_What this exercise asks_
1: In the lesson on the Chat Completion Streaming API, explain why the modified curl command takes the full path to a JSON file as an argument.
2: In the lesson on the Chat Completion Streaming API, where is the JSON request file created?
3: Continue the lesson on the Chat Completion Streaming API from where it stops.

:: Document passage ::

Skip to content

2. Chat Completion Streaming API

In this lesson, we will explore how to configure OpenAI to return responses as a continuous stream of data instead of a JSON object.

Curl Request Using a JSON File

To modify the curl request from the previous lesson, we will store the JSON payload in a file rather than including it directly in the command line. We will specify the full path to the JSON file as an argument in the curl command.

First, we create the JSON file at /home/tony/chatgpt-emacs/request.json with the following content:

{
  "model": "gpt-4o",
  "messages": [
    {
      "role": "developer",
      "content": "You are a helpful assistant."
    },
    {
      "role": "user",
      "content": "Hello!"

:::
:: Dataset excerpts ::

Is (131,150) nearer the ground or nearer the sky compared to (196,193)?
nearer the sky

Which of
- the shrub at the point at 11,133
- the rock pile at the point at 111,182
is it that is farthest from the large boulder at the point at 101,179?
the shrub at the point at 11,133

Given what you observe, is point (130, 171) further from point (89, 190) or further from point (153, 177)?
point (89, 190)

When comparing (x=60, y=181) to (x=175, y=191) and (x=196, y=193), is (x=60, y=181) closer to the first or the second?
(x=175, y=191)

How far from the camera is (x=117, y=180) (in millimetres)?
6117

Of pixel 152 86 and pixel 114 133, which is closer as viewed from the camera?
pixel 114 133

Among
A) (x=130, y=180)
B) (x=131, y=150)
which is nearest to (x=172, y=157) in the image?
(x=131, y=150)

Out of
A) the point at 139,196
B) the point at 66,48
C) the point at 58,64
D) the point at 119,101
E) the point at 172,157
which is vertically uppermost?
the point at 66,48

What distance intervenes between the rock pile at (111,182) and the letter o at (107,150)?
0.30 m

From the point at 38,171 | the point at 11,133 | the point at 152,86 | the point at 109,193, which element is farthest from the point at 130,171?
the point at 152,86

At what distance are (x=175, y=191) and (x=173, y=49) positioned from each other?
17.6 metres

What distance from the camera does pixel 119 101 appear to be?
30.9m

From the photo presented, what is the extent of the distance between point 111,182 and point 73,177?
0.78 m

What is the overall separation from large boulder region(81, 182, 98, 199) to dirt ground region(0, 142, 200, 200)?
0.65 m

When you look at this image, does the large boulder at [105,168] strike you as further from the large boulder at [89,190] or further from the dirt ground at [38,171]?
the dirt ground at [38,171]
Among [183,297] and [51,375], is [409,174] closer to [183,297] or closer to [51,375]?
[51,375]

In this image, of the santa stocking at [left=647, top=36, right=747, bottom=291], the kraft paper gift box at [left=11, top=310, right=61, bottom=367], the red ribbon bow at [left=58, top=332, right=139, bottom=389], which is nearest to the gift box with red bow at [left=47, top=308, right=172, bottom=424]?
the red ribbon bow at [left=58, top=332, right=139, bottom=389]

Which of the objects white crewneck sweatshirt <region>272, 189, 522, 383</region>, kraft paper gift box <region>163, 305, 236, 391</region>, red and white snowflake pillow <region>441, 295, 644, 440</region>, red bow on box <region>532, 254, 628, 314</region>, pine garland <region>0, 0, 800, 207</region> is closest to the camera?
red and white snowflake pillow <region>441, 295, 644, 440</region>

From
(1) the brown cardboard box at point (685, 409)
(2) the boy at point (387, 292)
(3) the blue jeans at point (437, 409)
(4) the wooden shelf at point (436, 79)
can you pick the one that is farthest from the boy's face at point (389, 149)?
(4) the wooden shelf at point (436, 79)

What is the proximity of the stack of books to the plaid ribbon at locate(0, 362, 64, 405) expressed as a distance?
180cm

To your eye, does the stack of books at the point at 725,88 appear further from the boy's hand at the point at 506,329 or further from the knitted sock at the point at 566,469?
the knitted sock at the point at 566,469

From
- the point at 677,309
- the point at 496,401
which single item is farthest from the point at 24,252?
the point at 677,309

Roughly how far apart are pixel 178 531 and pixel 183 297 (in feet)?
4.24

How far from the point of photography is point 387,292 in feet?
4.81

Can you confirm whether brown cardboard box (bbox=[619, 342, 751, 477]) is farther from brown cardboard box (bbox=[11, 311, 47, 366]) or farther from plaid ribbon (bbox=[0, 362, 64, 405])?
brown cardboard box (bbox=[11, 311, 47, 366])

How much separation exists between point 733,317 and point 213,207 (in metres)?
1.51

:::

_Results by task_
1: The lesson changes the earlier curl request so that the JSON payload is stored in a file instead of being written directly on the command line. Because the payload now lives in that file, the curl command points to it by giving its full path as an argument.

2: At /home/tony/chatgpt-emacs/request.json

3:
    }
  ]
}

To send the request using curl, we use the @ symbol to reference the file:

curl https://api.openai.com/v1/chat/completions \
  -H "Content-Type: application/json" \
  -H "Authorization: Bearer sk-proj-7pQDxN...w-D40A" \
  -d @/home/tony/chatgpt-emacs/request.json

Upon sending this request to the OpenAI API, we receive the following response:

{
  "id": "chatcmpl-B32ndGQSiexNKDdi5WKvHmYLZOihy",
  "object": "chat.completion",
  "created": 1740065445,
  "model": "gpt-4o-2024-08-06",
  "choices": [
    {
      "index": 0,
      "message": {
        "role": "assistant",
        "content": "Hello! How can I assist you today?",
        "refusal": null
      },
      "logprobs": null,
      "finish_reason": "stop"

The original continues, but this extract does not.